Google DeepMind is once again attempting to convince the market that its new models, Gemini 2.5 Pro and Flash, along with the newcomer Flash-Lite, possess a form of "internal thinking." This feature, described as a "thinking budget," is claimed by Google DeepMind to allow for control over query processing time to enhance accuracy. Stripping away the public relations messaging, Gemini 2.5 Pro appears to be an evolution of last year's developments, with the most significant changes occurring in pricing. The cost for input tokens for Gemini 2.5 Flash has risen from $0.15 to $0.30 per million, although output costs have decreased. Concurrently, the price difference between versions with and without the "thinking" capability has vanished. This move resembles an attempt to streamline tariff structures but could also signal a strategy to steer customers towards more expensive options.
The new Gemini 2.5 Flash-Lite is positioned as the fastest and most budget-friendly solution for mass classification and summarization tasks. Its "thinking" capability is disabled by default but can be activated via API. The model supports integration with Google Search and code execution. The introduction of Flash-Lite clearly suggests Google's aim to segment its audience by price point. Flash-Lite, with its emphasis on speed and low cost, could indeed become a justifiable replacement for those who previously used earlier Flash models, particularly when every cent counts. For Gemini 2.5 Flash, this update is more of an evolution, whose appeal is diminished by the increased cost of input data.
When will "thinking" models become a genuine working tool rather than just another API option? Gemini 2.5 Flash-Lite, with its dynamic "thinking budget" management, appears most promising for integration into business processes where speed and cost are critical. However, the "thinking" capability being dormant by default, and the focus on "economic efficiency" for sensitive tasks, indicate that the actual ROI from the model's deep reasoning will be highly dependent on the specific use case. True breakthroughs capable of fundamentally altering existing paradigms will likely require more advanced and, consequently, more expensive versions. For now, most of the advantages boil down to fine-tuning performance and cost, rather than a fundamentally new level of intelligence—more accurately, a more expensive iteration of what existed before.
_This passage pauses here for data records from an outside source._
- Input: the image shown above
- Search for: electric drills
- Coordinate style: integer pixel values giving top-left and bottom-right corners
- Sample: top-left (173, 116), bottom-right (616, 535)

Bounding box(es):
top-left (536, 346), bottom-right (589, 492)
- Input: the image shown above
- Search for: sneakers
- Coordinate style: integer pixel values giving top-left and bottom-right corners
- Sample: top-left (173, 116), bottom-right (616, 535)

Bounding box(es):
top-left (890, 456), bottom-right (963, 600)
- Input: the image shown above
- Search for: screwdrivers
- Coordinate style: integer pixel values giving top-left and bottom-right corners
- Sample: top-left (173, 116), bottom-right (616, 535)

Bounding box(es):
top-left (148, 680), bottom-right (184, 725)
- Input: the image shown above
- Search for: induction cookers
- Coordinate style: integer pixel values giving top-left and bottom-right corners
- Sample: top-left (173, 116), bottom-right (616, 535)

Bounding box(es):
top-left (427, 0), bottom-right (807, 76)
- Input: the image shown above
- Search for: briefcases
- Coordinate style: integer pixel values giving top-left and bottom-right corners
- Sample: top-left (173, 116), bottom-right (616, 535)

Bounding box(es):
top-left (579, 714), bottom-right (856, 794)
Google DeepMind continues its strategic play in the generative AI landscape, offering more flexible and, according to its claims, cost-effective models. The Gemini 2.5 updates, especially Flash-Lite, are targeting the mass market segment where price and speed are decisive factors. If you are a CEO considering AI implementation, remember that the true value of "thinking" models will only be realized when developers learn to utilize them effectively, and if Google can provide stable and transparent pricing without hidden pitfalls. Currently, this appears to be an effort to optimize AI costs by passing them onto customers, masked as "advanced reasoning" capabilities.